A teoria democrática sacrifica o aspecto revolucionário que as conquistas democráticas (enquanto conquista dos trabalhadores e meio para uma transformação radical da ordem existente) poderiam ter para os trabalhadores, uma vez que as transforma em objetivo-fim. Dessa forma, as mediações políticas utilizadas (e aqui cabem todos os instrumentos e procedimentos democráticos aperfeiçoáveis e extensivos) permanecem desprovidas do "sentido e direção globais do processo" e de "objetivos mais amplos"; perde contato com a totalidade social e acaba por esvaziá-la de todo seu conteúdo histórico. Perde a dimensão histórica de todo agir humano na medida em que se submete às imposições do presente (naturalizando o mercado) e passa a infirmar seus próprios fundamentos e objetivos democráticos, deixando-os à mercê de sua base genética liberal.

Ao entender como compatível com a ordem capitalista a efetivação da universalização dos institutos democráticos, e ao atribuir-lhes um caráter libertador e igualitário, a teoria democrática passa, mesmo que involuntariamente, a compartilhar do ponto de vista do "fim da história".

Escolheram trabalhar com o aperfeiçoamento dos institutos democráticos (ao contrário do reconhecimento da essência do Estado escolheram atuar sobre a forma do Estado) numa composição com a economia de mercado.
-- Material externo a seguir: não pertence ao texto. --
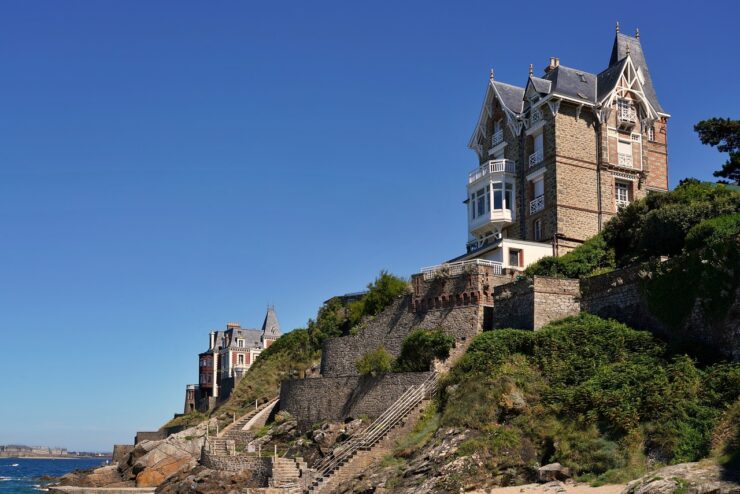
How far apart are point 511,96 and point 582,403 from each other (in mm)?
27294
Se não descartam a necessidade de colocá-la sobre controle, não vêem a democracia como incompatível com as relações burguesas de produção, e portanto, ignoram seu limite absoluto.

Ao perderem a perspectiva da democracia enquanto um objetivo-meio à construção de uma sociedade emancipada do capital, esvaziam-na de todo conteúdo transicional e a transformam em um instrumento do conservantismo (com um Estado capitalista melhorado) e do liberalismo-democrático (presença equilibrada da igualdade política e da desigualdade econômica), ambos incapazes de possibilitar o salto a uma nova forma histórica.

E assim, a problemática da Transição desaparece do horizonte teórico da teoria democrática, ou transforma-se em transição do senso comum a lugar nenhum. E a história se restringe à reiteração do "velho" transvestido de "novo".

Cabe, portanto, a nós, marxistas comprometidos com a Transição ao socialismo, o desenvolvimento daquilo que Marx nos legou como a anatomia da sociedade burguesa, enquanto ciência viva do movimento do real, portanto, histórica. E para uma teoria que vise a emancipação humana, a "perspectiva de uma história aberta é muito mais fecunda."


Maceió, Agosto de 1999.

Endereço: Chácaras da Lagoa, Q. E, Lt. 17 – Tabuleiro – 57070-000 - Maceió - AL








V. Bibliografia


FREDERICO, C. Crise do Socialismo e Movimento Operário. São Paulo: Cortez Editora,1994.

MARX, K. Miseria de la Filosofia. Moscú: Editorial Progreso, 1979.

MARX, K, Engels,F. Crítica dos Programas Socialistas de Gotha e de Erfurt. Porto: Tipografia Nunes, 1974.

MÉSZÁROS, I. Beyond Capital (caps.2,11e13). London: Merlin Press, 1995.

NETTO, José Paulo. "Notas sobre democracia e transição socialista". In Democracia e Transição Socialista - Escritos de Teoria e Política. Belo Horizonte: Oficina de Livros, 1990

SWEEZY, P., Bettelheim, C. A Transição para o Socialismo. Lisboa: Edições 70, 1971.